From the Cradle to the Grave
by
Elaine Brown
The Benefits Agency was crowded. In desperation, I made my
way past a group of drunks huddled around the entrance. I wheeled the pushchair
over the filthy, worn carpet to the only available grey plastic chair. I sat
down next to an old woman dressed in drab, shapeless garments. Her greasy hair
lay in limp rat's tails, like a halo, around her face. She was taking sips from
a container covered by a paper bag.
“S'cuse me,
duckie,” she said. “Couldn't help noticing- you didn't take a ticket!” She
leaned towards me and I saw a lifetime of poverty etched into every line of her
face. Alcoholic fumes enveloped me.
“Ticket?” I
queried over the hubbub of voices.
“Yes, from the
machine over there. Then they know whose turn it is.” As she made the
last remark, she pointed vaguely in the direction of the counter clerks.

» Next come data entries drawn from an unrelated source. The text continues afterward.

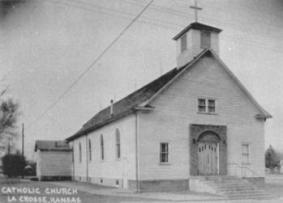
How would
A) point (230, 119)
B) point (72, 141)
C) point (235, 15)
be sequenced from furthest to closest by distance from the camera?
point (72, 141) → point (230, 119) → point (235, 15)

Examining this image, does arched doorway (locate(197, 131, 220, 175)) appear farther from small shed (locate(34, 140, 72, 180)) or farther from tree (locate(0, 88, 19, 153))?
small shed (locate(34, 140, 72, 180))

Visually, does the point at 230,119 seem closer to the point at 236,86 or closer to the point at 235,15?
the point at 236,86

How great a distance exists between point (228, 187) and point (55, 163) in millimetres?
23377

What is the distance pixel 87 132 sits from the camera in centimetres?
3028

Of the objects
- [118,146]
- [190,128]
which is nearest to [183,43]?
[190,128]

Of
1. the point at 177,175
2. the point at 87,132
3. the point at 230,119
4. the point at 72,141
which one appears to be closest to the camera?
the point at 177,175

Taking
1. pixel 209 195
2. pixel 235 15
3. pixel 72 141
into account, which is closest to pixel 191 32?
pixel 235 15

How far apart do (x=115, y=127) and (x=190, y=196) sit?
23.7ft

As I hurried over to the machine the stench of unwashed
humanity hit me. The grey walls threatened to suffocate me.
“Lovely baby!”
she remarked as I returned to my seat. Thankfully, my three-month old son, Joe
was fast asleep, as he had been last night when Ben and I had a blazing row. It
all began a month ago when Ben was made redundant from his accountant's job. He
was irritable and flew into a rage whenever Joe woke for a feed during the
night.
“Shut that kid
up, Emma!” he yelled. “Or I'll shut him up permanently!”
“What the hell
does that mean?” I replied, my eyes fogged with sleep. I was gripped with fear.
I didn't know him anymore. Money went missing from my purse. Then, last night
Ben went out and got blind drunk on Joe's child benefit. That's when I stood up
to him. He hit out at me with a thundering blow that caught me on my face.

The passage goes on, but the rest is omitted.